Today was another early start with a Red Cross supply drive to Lalomanu. NZ and Australian relief workers have arrived and as Red Cross now has a surplus of local volunteers they informed us that they are no longer in need of our assistance. Donations to the communities and families affected by the tsunami will be appreciated.
John and Amanda happy and thankfully safe in Apia Marina
Friday in Apia everything seemed rather normal, but fairly quiet with as there were no government offices open on Wednesday or Thursday. Other than the small local morning paper and radio news rebroadcast from Radio New Zealand once a day getting local news is difficult. It’s hard to know what is happening if one doesn’t speak Samoan so it’s best to search the internet. The airport and flights are normal and there aren’t any shortages of supplies. Outside aid is arriving on military flights, the Samoan prime mister has returned from overseas, and the New Zealand prime minister arrived aboard a RNAF 757 containing a portable desalinization plant, Samoan-speaking medical personnel, emergency supplies and rescue sniffer dogs.

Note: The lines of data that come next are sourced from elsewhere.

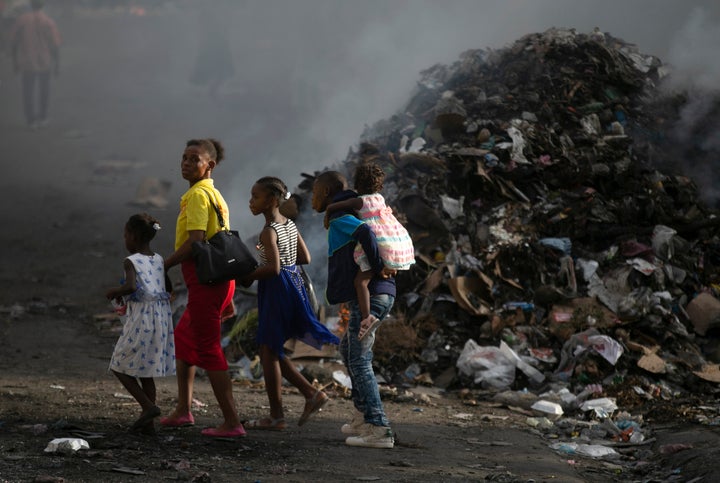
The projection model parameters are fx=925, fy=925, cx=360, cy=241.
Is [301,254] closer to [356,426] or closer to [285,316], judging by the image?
[285,316]

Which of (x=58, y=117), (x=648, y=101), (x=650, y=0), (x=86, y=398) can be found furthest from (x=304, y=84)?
(x=86, y=398)

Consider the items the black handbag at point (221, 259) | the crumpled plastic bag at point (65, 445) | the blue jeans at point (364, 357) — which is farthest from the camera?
the blue jeans at point (364, 357)

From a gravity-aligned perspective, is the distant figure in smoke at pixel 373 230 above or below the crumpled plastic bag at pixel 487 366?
above

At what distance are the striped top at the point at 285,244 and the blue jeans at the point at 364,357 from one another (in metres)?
0.44

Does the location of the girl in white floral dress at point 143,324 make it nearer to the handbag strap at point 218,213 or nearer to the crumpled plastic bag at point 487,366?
the handbag strap at point 218,213

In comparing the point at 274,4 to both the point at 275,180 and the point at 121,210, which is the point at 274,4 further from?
the point at 275,180

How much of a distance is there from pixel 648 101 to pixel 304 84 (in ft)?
29.0

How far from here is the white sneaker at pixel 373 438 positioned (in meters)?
4.83

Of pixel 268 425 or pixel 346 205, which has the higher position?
pixel 346 205

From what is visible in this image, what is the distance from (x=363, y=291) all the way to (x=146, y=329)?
111cm

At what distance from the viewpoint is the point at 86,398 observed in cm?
582

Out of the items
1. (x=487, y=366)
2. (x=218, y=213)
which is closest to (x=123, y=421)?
(x=218, y=213)

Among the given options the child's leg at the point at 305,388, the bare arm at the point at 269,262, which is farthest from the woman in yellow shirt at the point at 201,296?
the child's leg at the point at 305,388

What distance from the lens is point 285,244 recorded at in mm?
4938
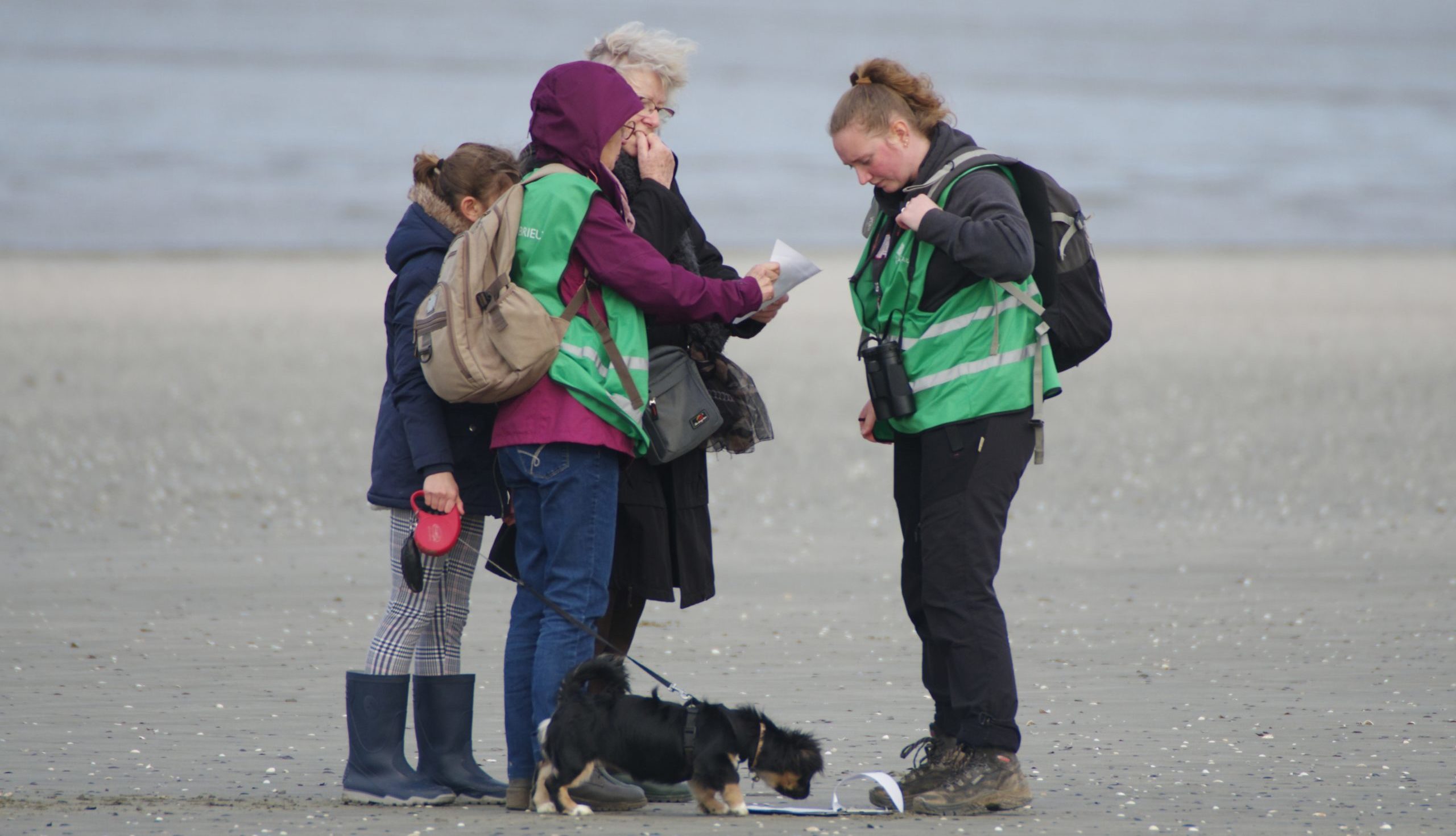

Kalalau, a sloop from Seattle, left Thursday morning loaded to the gunnels with supplies for Niuatoputapu as the island was also hit badly and several other yachts plan on making the 180 mile passage there once it’s learned what supplies are needed. The Tongan government patrol boat arrived there Friday with medical personnel and a French naval ship from Noumea should arrive tomorrow. We’ve been listening in on the morning SSB cruisers net to see how everyone fared especially the yachts anchored in Pago Pago and Niuatoputapu.
John and I are now anchored in small bay to the east of Apia for a few quiet days to work on Mahina Tiare. We’ve talked a lot about Tuesday’s events and know we made the right decision to run although perhaps it should have been sooner and we learnt from Lauren Grace that you need to go to sea to a depth of 100 ft to be safe.
We’re certainly on schedule for our Thursday October 8th, Leg 5 departure for Fiji via Wallis and Futuna although we may adjust our course for a quick stop to deliver supplies to Niuatoputapu.